East Timor was also very poor, with the UNDP Human Development Report finding that it was the poorest nation in Asia.

She said Bega Valley Advocates for the People of East Timor was formed in May this year with the purpose of hosting Sister Susan Connelly of the Mary MacKillop Institute for East Timorese Studies.

Subsequently the group adopted a charter to advocate for the people of East Timor, with any specific actions being taken as a result of consultation with the East Timorese and an assessment of the appropriateness and practicality of fulfilling any such needs.

So far the group had undertaken the following:

*It has sent a substantial sum to the Mary McKillop Foundation.

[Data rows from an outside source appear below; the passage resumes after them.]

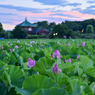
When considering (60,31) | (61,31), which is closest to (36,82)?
(61,31)

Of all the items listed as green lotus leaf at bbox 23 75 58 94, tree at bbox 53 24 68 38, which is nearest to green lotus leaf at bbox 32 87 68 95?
green lotus leaf at bbox 23 75 58 94

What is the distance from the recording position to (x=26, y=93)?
0.43m

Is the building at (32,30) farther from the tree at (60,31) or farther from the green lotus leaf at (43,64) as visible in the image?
the green lotus leaf at (43,64)

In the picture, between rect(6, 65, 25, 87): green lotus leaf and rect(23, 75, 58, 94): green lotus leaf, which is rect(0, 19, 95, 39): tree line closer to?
rect(6, 65, 25, 87): green lotus leaf

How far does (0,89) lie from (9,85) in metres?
0.03

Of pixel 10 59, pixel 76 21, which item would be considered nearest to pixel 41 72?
pixel 10 59

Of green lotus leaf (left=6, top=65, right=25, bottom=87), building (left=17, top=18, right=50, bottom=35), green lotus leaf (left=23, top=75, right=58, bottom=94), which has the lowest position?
building (left=17, top=18, right=50, bottom=35)

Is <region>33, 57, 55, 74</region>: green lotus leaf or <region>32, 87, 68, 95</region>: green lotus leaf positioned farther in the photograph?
<region>33, 57, 55, 74</region>: green lotus leaf

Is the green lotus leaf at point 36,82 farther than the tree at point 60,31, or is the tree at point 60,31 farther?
the tree at point 60,31

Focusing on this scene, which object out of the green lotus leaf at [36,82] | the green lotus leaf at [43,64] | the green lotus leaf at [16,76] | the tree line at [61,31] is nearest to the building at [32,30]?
the tree line at [61,31]

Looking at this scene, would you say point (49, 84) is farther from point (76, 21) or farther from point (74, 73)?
point (76, 21)

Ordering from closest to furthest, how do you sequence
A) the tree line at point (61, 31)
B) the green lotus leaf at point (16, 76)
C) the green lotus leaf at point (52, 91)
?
1. the green lotus leaf at point (52, 91)
2. the green lotus leaf at point (16, 76)
3. the tree line at point (61, 31)

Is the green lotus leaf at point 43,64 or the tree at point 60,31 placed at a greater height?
the green lotus leaf at point 43,64

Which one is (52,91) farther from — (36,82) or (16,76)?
(16,76)
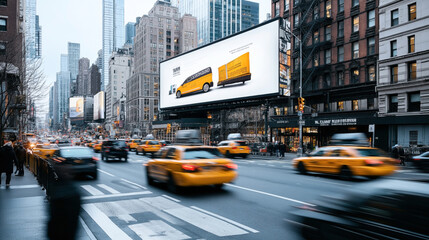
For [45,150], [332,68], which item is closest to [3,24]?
[45,150]

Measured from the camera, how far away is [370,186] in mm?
4762

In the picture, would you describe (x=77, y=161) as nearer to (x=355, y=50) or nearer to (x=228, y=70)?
(x=355, y=50)

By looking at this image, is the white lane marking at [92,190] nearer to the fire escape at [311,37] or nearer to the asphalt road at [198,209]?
the asphalt road at [198,209]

*It is supporting Ms Penny Davies, a local librarian, who is going to Dili at the end of August to work with the Commission for Reception, Truth and Reconciliation.

*It is hosting Ms Madalena Peieira, assistant to the East Timorese Minister for Health, for a two-month stay in the Valley, to assist her in the development of language and managerial skills.

*The group has been paired with the town of Natarbora, and Mr Jim Collins and Mr Bertrand Taylor will be travelling there in late September with Mr Abel Guterres, the Timorsese Consul-General in Australia, to specifically assess the needs of the Timorese Agricultural College which is based in Natarbora.

*Three people will go to Natarbora in early October to meet up with Mr Gutterres and Ms Davies and to discuss with the community practical ways in which the Bega Valley can assist.

Those who travelled to Natarbora will report back to the Bega Valley community in October so that specific projects with the Natarbora community can be formulated and undertaken.

*The group is also encouraging schools in the Bega Valley to register with the Friendship Schools program with the aim of linking with schools in the Natarbora area.

Ms Gardiner said the people of East Timor were strong and determined to rebuild their country.

The aim of the Bega Valley Advocates for the People of East Timor was for the local community to play its part in helping the community in Natarbora to help itself.